Sirisena then goes to art college inspired by his uncle. He develops his art skill there and dreams of showing his talent to Abilin. Abilin's situation, however, deteriorates due to alcoholism, juxtaposing serenely with Sirisena's foray into art in the city.

==Cast==
- Joe Abeywickrama as Abilin Singho 'Mama'
- Kumara Balasooriya as Adolescent Sirisena
  - Karunaratne Ranasinghe as Young Sirisena
- Shanthi Lekha as Sirisena's Amma
- Dharmadasa Kuruppu as Podi Mama
- Denawaka Hamine as Sirisena's Achchi
- D. A. Balasuriya as Sirisena's Thaththa
- A. P. Gunaratne as Ralahamy
- Gemunu Wijesuriya as Aisey
- Somasiri Dehipitiya as Jamis
- Swarna Mallawarachchi as Yasawathie
- Srimathi B. Lekamge as Doctor
- Chandra Kaluarachchi as Sophie
- Chandrapala Wijesooriya as Podi Mahaththaya
- Soma Bopitiya as Hamine
- Geethani Wickramasinghe as Sudu Menike
- Sunil Jayaweera as Art Teacher
- Karunarathna Ranawaka as Napo Singho
- Dharmasena Athukorala as Jayasinghe Teacher
- Wijeratne Warakagoda as Nadagam performer
- D. S. Karunarathna as Varliyanu
- W. D. Amaradeva as Harmonium player

==Music==
W. D. Amaradeva composed the music for the film and sang the song "Atheethayen Ganga." Wijerathna Warakagoda sings "Yannem Dakna Se Ma." Both were written by Mahagama Sekera with music by Amaradeva.

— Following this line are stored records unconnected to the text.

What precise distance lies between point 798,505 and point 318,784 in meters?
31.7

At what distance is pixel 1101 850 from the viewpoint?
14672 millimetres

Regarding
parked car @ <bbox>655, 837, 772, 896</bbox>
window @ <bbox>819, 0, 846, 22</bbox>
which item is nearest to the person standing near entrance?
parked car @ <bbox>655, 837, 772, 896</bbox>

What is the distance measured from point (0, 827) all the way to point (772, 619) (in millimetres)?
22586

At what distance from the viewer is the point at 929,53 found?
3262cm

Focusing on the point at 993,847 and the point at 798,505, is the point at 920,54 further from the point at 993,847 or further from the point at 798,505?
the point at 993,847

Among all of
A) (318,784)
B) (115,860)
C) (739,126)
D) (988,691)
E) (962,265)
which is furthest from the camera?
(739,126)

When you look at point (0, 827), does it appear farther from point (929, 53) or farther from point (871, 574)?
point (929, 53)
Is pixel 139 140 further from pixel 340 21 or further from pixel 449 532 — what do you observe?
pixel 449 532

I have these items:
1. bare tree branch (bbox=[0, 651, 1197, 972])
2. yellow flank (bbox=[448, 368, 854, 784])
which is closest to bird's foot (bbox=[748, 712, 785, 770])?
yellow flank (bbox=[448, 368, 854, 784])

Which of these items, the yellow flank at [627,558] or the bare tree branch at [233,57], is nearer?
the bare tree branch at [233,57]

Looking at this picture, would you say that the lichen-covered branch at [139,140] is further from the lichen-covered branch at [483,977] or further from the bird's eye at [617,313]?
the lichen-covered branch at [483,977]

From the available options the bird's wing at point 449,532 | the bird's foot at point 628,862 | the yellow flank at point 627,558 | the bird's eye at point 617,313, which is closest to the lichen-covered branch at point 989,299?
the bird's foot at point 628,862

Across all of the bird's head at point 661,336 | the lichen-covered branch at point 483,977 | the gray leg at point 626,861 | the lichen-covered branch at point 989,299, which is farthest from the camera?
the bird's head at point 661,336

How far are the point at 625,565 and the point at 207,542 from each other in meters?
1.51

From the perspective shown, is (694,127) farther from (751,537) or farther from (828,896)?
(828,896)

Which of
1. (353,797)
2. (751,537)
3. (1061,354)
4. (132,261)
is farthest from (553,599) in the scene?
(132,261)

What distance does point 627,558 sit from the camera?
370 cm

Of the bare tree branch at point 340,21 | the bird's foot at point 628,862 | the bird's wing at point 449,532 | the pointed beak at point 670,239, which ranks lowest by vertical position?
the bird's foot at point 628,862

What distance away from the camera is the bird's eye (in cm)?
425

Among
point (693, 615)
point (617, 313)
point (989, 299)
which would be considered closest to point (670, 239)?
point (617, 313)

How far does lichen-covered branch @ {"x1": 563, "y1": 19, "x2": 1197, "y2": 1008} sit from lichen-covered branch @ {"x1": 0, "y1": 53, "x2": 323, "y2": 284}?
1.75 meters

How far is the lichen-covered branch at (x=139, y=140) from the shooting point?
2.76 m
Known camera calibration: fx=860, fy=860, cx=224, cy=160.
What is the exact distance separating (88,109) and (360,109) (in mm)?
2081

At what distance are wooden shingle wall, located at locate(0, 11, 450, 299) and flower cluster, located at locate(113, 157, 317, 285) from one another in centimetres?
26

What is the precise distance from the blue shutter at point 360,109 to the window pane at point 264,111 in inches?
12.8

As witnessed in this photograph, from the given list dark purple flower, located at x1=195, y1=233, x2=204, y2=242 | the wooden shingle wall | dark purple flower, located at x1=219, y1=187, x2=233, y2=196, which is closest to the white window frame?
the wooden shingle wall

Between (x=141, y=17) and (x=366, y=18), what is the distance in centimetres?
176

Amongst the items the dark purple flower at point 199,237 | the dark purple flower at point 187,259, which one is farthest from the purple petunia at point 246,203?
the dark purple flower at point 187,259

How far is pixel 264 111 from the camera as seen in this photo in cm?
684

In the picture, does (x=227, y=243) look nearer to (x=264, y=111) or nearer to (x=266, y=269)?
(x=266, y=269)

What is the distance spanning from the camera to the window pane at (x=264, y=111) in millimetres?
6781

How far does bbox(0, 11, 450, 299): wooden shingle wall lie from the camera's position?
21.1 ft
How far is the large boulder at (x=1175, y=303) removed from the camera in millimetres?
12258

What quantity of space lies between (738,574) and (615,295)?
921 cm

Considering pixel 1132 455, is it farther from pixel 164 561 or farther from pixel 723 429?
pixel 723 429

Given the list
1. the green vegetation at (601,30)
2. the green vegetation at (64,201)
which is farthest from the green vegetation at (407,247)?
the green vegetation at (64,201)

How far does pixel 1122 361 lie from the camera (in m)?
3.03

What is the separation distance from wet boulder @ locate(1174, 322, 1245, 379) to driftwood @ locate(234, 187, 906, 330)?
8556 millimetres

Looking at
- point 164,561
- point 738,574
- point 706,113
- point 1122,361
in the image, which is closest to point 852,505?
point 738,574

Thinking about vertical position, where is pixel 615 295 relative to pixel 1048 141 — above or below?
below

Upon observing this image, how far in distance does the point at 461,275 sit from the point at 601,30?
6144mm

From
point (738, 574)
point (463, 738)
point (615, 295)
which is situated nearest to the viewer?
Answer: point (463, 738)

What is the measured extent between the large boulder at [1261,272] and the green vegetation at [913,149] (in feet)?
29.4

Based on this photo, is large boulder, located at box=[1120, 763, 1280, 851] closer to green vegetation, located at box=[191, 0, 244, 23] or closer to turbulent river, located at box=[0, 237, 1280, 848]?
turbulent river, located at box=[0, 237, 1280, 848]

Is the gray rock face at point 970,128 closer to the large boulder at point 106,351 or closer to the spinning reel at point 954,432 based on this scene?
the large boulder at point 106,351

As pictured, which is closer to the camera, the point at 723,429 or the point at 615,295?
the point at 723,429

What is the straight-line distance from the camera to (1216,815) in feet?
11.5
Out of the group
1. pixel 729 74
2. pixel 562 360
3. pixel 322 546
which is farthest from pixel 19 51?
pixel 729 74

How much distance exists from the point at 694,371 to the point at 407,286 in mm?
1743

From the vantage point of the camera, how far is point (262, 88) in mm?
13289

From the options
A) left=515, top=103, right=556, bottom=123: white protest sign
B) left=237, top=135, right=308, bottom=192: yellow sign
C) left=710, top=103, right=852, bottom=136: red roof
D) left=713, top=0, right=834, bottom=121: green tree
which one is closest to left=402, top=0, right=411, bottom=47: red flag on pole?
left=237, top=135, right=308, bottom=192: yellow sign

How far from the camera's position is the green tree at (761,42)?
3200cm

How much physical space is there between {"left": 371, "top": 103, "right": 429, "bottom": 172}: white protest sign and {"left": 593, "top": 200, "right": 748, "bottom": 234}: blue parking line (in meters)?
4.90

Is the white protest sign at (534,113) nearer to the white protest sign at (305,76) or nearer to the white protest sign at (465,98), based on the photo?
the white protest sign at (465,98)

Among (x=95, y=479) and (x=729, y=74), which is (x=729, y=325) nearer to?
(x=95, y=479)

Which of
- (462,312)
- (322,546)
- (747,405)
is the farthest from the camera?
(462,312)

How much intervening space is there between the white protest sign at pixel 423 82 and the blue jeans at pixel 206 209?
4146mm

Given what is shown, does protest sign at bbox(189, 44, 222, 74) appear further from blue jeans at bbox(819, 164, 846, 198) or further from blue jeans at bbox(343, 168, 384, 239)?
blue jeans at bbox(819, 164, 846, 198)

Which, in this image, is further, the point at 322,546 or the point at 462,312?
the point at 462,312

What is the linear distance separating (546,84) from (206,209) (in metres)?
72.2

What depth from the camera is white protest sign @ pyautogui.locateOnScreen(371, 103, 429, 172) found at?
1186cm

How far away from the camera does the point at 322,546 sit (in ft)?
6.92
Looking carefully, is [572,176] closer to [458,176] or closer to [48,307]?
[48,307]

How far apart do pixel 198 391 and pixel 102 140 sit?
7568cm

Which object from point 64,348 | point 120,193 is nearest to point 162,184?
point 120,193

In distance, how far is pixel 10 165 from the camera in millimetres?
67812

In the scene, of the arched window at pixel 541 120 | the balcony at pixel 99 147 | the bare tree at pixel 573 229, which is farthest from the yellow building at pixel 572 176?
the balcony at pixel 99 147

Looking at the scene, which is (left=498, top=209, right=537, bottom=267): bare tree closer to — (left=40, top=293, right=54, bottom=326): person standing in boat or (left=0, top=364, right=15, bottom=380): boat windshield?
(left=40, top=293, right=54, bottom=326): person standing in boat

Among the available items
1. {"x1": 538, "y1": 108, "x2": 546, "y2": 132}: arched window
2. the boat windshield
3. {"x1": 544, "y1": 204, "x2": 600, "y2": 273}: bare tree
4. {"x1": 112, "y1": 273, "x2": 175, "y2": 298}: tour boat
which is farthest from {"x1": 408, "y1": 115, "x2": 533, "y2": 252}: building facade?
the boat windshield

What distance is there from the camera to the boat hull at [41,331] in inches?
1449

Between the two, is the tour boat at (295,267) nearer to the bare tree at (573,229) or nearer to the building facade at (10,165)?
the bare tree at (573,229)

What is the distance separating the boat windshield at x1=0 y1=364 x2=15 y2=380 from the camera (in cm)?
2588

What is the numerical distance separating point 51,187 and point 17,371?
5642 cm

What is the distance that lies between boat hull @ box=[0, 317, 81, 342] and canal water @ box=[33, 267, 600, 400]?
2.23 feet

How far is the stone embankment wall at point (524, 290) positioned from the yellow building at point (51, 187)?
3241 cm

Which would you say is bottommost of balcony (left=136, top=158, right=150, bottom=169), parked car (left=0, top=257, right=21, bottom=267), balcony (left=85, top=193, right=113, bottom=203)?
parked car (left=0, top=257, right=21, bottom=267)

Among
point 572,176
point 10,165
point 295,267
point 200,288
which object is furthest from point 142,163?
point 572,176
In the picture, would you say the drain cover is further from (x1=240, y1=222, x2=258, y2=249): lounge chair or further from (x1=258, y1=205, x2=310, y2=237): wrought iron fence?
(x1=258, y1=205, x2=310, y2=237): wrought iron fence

==Awards and nominations==
1971 	- 	The Most Promising Director - The Awards Festival of the Film Critics and Journalists of Ceylon in 1970 - 1971. Awarded to Director, Mahagama Sekera.

1972 	- 	Diploma Certificate - Symposium of Young Cinematographers of Africa, Asia, and Latin America at the 17th International Film Festival in Karlovy Vary, Czechoslovakia. Awarded to Director, Mahagama Sekera.

1972 	- 	Diploma Certificate - Committee for Afro-Asian Solidarity of the USSR, The Tashkent International Film Festival. Awarded to Director, Mahagama Sekera.

1980 	- 	Mahagama Sekera was awarded for the Most Outstanding Film Creation of the Decade of 1970 at the OCIC [Office Catholique Internationale du Cinema] Salutation Festival held in 1980.

1997 	- 	Mahagama Sekera was awarded the Golden Jubilee Award from the National Film Corporation of Sri Lanka. Thung Mang Handiya was rated among the ten best cinematic creations of the Sri Lankan Cinema.